My Worst Code Was My Best Code

"Regardless of what we discover, we understand and truly believe that everyone did the best job they could, given what they knew at the time, their skills and abilities, the resources available, and the situation at hand." --Norm Kerth, Project Retrospectives: A Handbook for Team Review

Fun
Programming Languages
Workskills

Sometimes this means we produce some bizarre code, some of our worst code, either through lack of knowledge or understanding, or due to the time constraints we were given.

But some of that worst code, ends up being some of our best code, in that it exceled at what it was required to do, solved problems that weren't even envisaged and was ultimately successful.

Liam will take a meander through some past projects that appeared reasonable at the time, but now seem pretty mad ideas

* macros in Windows 3.1 to make Corel Draw into a weather map creation system
* running a UK general election at Sky News in VB6 pause and continue
* creating a database cache on top of an Access MDB file
* abusing the HTML DOM for a ticketing system
* using the file system as a messaging queue for ingesting the back catalogue of EMI, Warner Music Group and Sony Records

At some point you will find yourself writing some of your worst code, but can take comfort in that it might also be some of your best code.

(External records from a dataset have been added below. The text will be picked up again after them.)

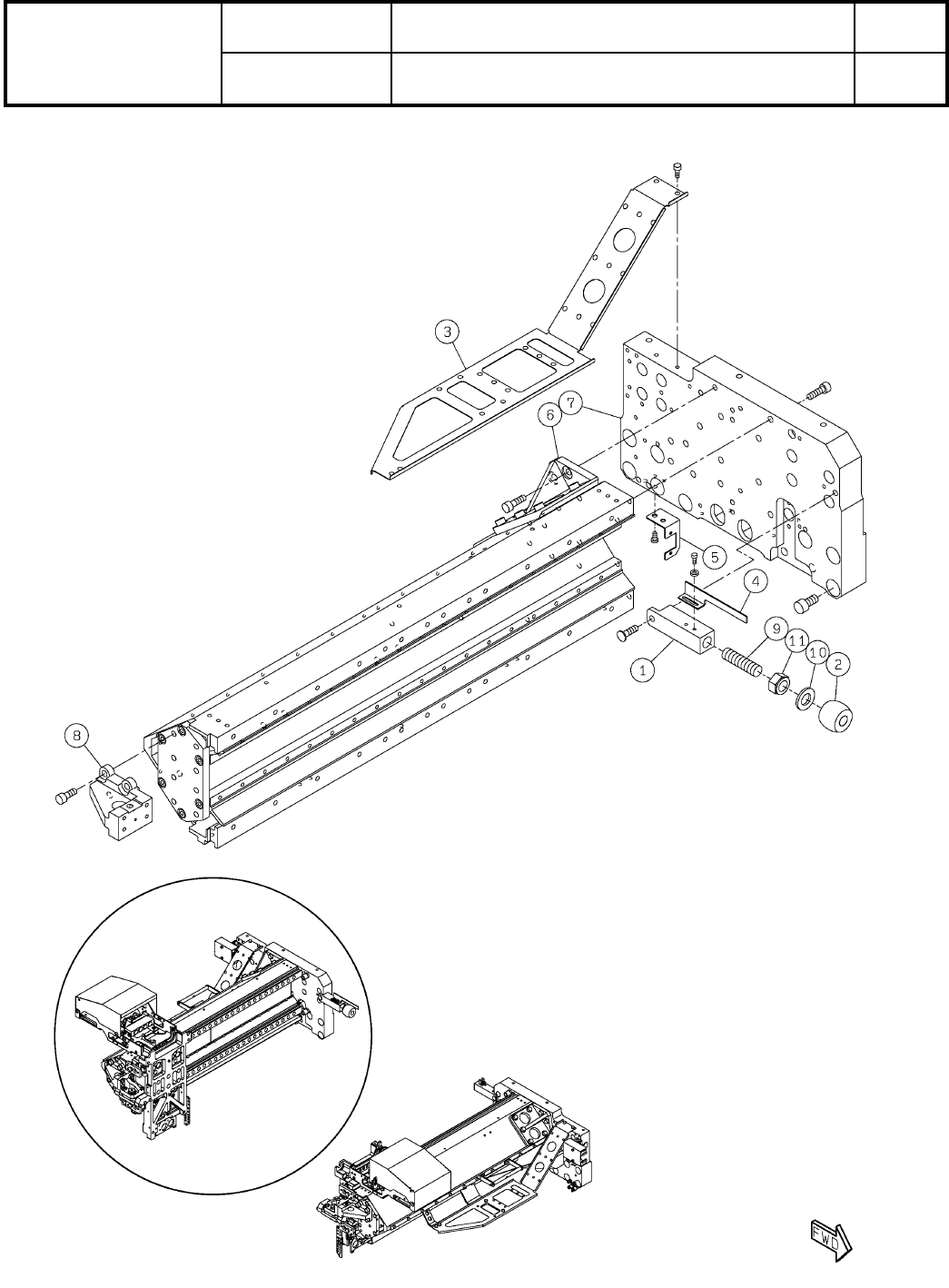 3
7
6
5
4
9
11
10
2
1
8
FWD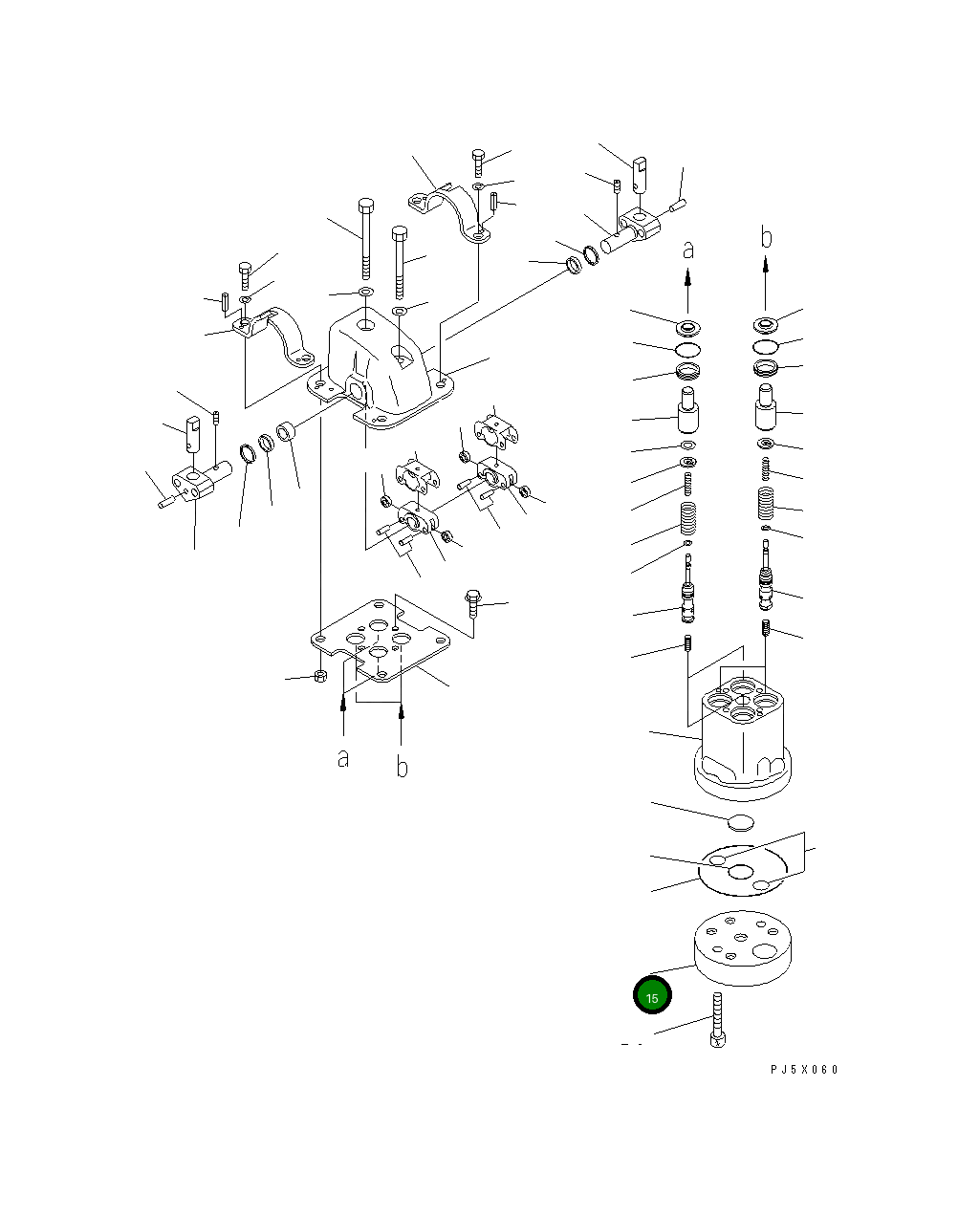 a
b
a
b
15
PJ5X060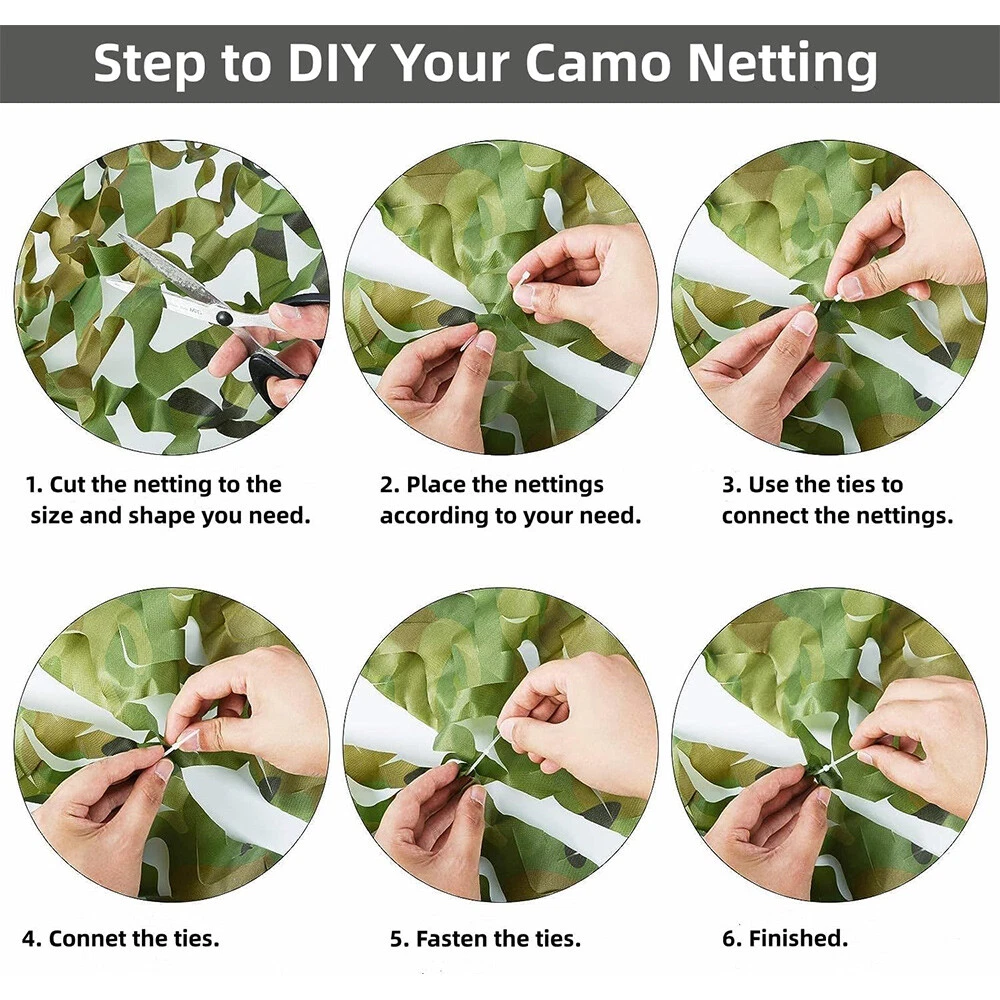 Step to DIY Your Camo Netting

1. Cut the netting to the size and shape you need.

2. Place the nettings according to your need.

3. Use the ties to connect the nettings.

4. Connet the ties.

5. Fasten the ties.

6. Finished.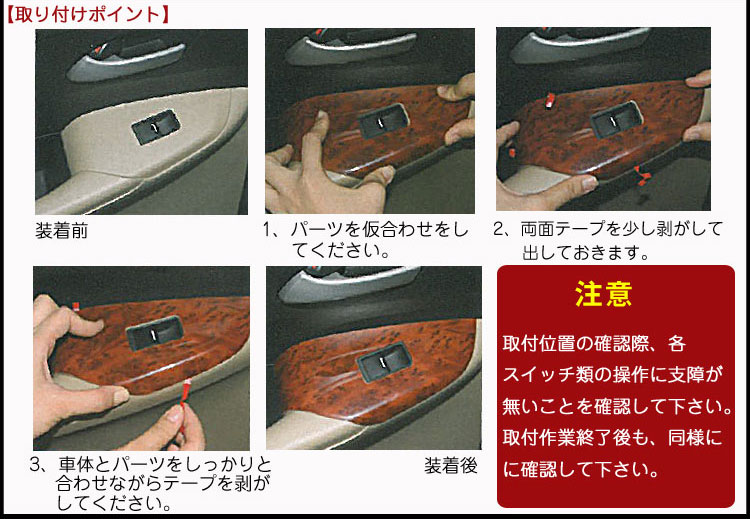 【取り付けポイント】

装着前

1、パーツを仮合わせをしてください。

2、両面テープを少し剥がして出しておきます。

3、車体とパーツをしっかりと合わせながらテープを剥がしてください。

装着後

注意

取付位置の確認際、各スイッチ類の操作に支障が無いことを確認して下さい。取付作業終了後も、同様にに確認して下さい。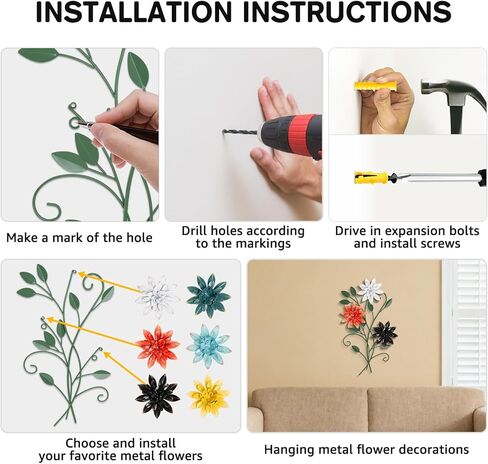 INSTALLATION INSTRUCTIONS

Make a mark of the hole

Drill holes according to the markings

Drive in expansion bolts and install screws

Choose and install your favorite metal flowers

Hanging metal flower decorations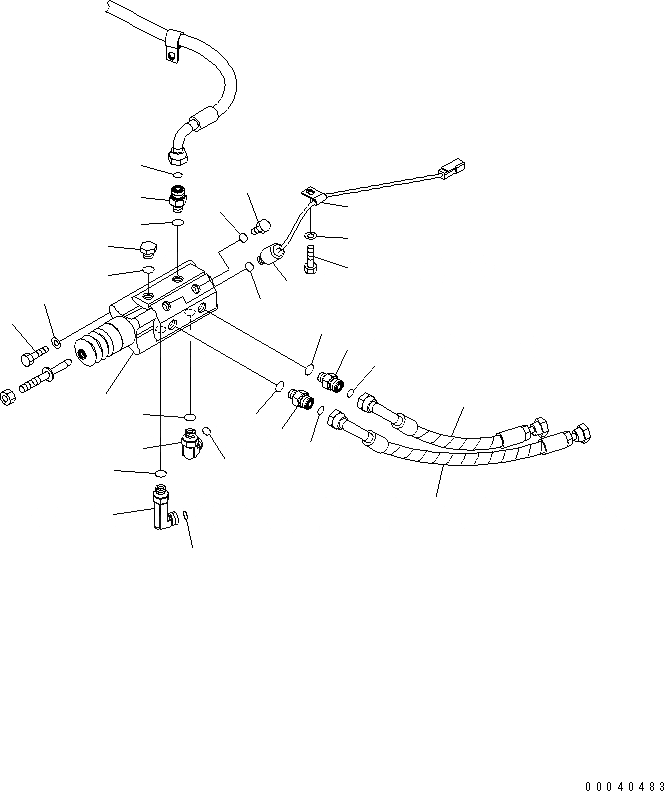 00040483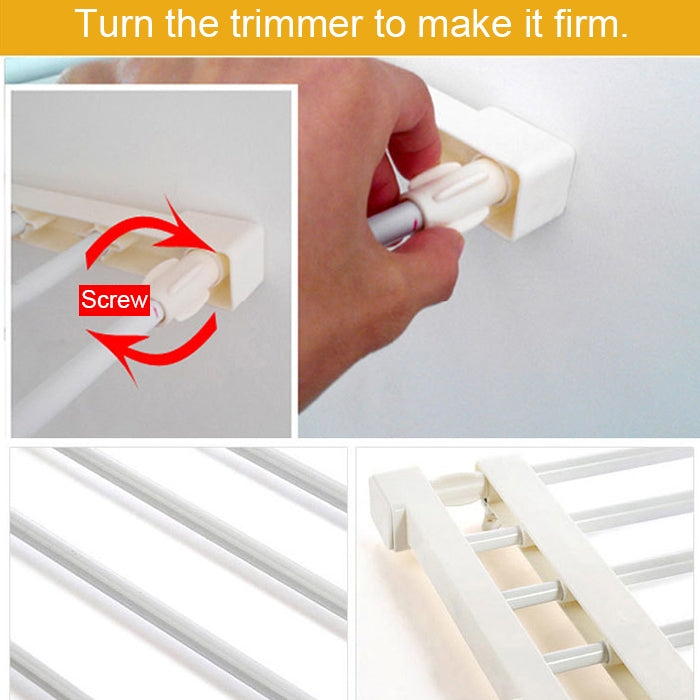 Turn the trimmer to make it firm.

Screw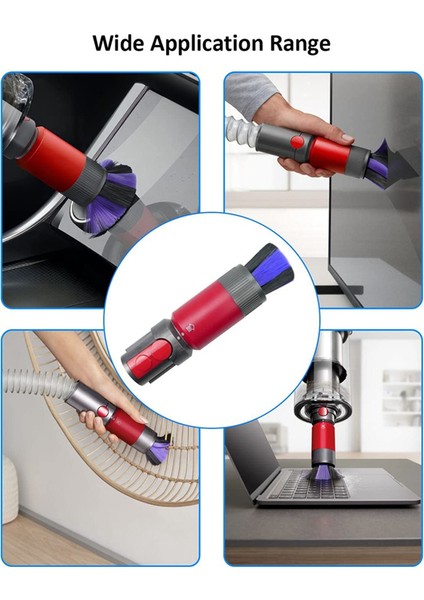 Wide Application Range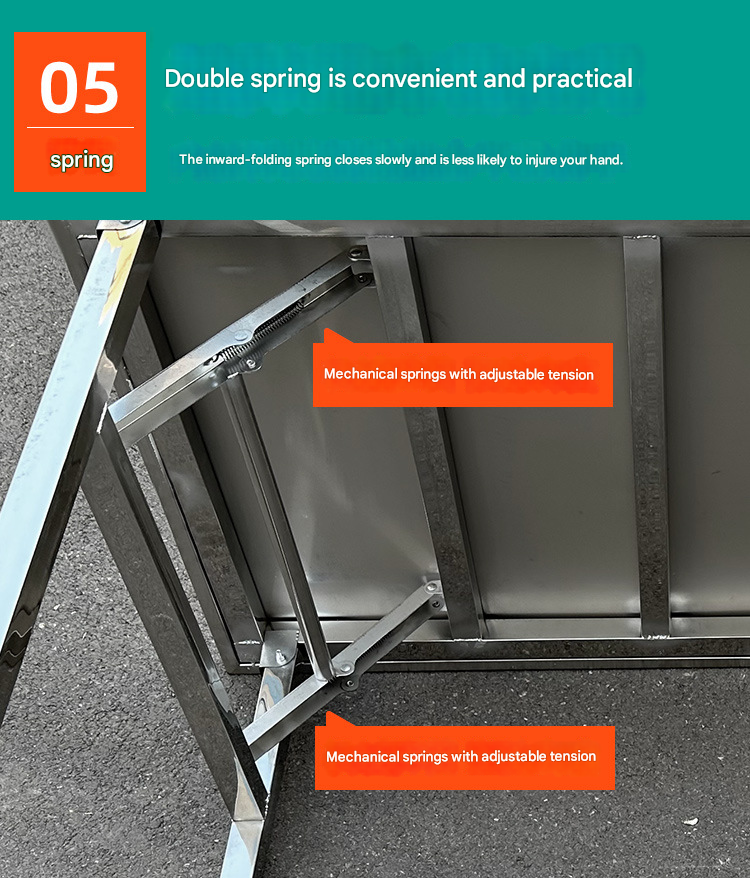 05
spring

Double spring is convenient and practical

The inward-folding spring closes slowly and is less likely to injure your hand.

Mechanical springs with adjustable tension

Mechanical springs with adjustable tension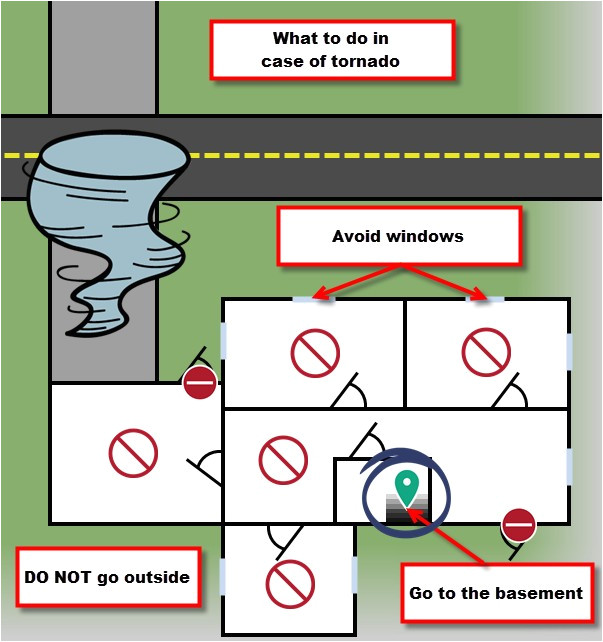 What to do in case of tornado

Avoid windows

DO NOT go outside

Go to the basement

Just not something you would put on your CV.

Liam Westley

Liam Westley is Head of Engineering at FreemarketFX, a fintech startup specializing in foreign currency trading, with a cloud native platform in Azure. He quite likes working near London Bridge as there is some fantastic food and coffee to be had within a few minutes walk.

Previous to FreemarketFX, Liam worked at Huddle just down the road in Aldgate helping the mobile and desktop teams create apps to play nicely with microservices. At Criteria MX, a digital media startup he worked as a consultant via his own company Tiger Computer Services Ltd, specialising in software for Broadcast Television. His Niagara SMS moderation system was used by QVC UK for eight years to display SMS messages from viewers, live, on screen. Liam is also responsible for the ticketing system for Hat Trick Productions which provides e-tickets to shows such as Have I Got News For You and Room 101.

Liam has worked for chellomedia, GMTV, BSkyB, SmashedAtom and Original Thinking Group. In his time he created the first in house weather system for Sky News using Visual Basic 1.0, acted as architect for two general election systems, project managed the launch of the GMTV web site, was key to delivering the first interactive television chat service in the UK for BSkyB and helped launch the first live shopping channels in the Netherlands.